ロンドンでの生活をおくる中で、僕はいくつかの習慣を捨て、いくつかの新たな習慣を身につけました。
すなわち、テレビを見なくなったこと、クラシックコンサートに出かけるようになったこと、
ジョギングを生活の一部として取り入れたこと、花のある生活をするようになったことです。

テレビをみなくなったということは、現在の家にテレビがはじめからなかったというのがそもそものきっかけでは
あるけれども、そのような副次的な作用でというよりはむしろよりつよい明確な意志を持ってテレビから遠ざかっています。

クラシックコンサートはこの町が僕をとても自然にその場所(コンサートホール)へ導いてくれました。仰々しくもなく、
敷居が高い訳でもなく、日常の続きとしてこの町ではオーケストラが日々どこかで鳴っているのです。

僕は基本的に走ることに意味とか楽しみを見いだせなかった種類の人間であるけれども、日本では無理矢理に近いかたちで
ランニングマシンのベルトの上を走っていました。それでも、走った夜の深い眠りとか、次の日の心地よい筋肉痛が僕を次の
走りへと導いてくれて少しずつその「楽しみ」を理解できるようになりました。
ロンドンでの、確実に残り少なくなっていく時間をより長く目に焼き付けたいという思いでテムズ川沿岸を日々走っています。

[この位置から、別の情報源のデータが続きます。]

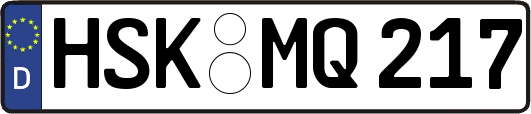 HSK-MQ217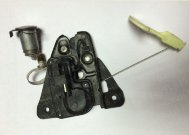 Замок крышки багажника Шевроле Лачетти Седан 96349669 2664226A с тросом открывания, - БУ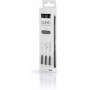 COPIC Feutre fin MULTILINER, set de 3, noir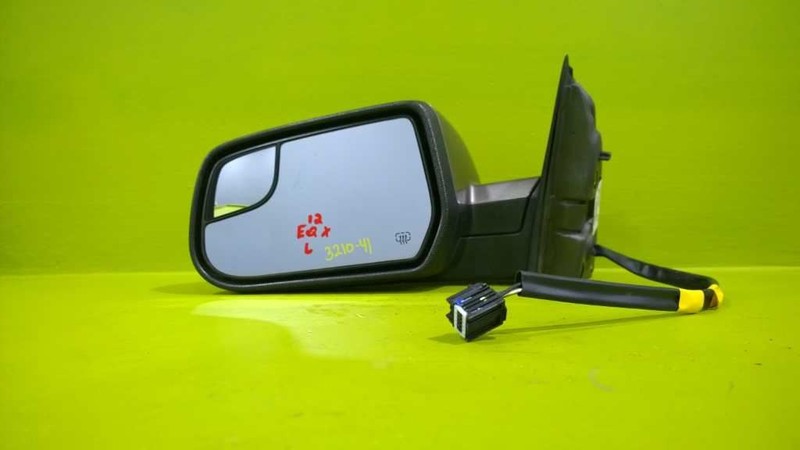 11 12 13 14 EQUINOX TERRAIN DRIVER LEFT HEATED SIDE VIEW MIRROR OEM 3210-41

そして最後に、花のある生活を楽しむようになりました。冬のロンドンは、毎朝一部の隙もない分厚い雲に覆われて始まります。
曇り空の似合う町という風に表現すればまだ救いはあるけれども、そこに住む人間としてはやはりまぶしい光に誘われるように
自然に目をさましてみたいものです。せめて週末くらいは。

そのような町で「色」を探すのはとても自然なことで、僕は必然的に花を買い部屋に色を取り入れることになったのです。
旅先では風景とともに花瓶を探すようになりました。

ポルトガルの蚤の市で見つけたゼブラの花瓶が最近のお気に入りです。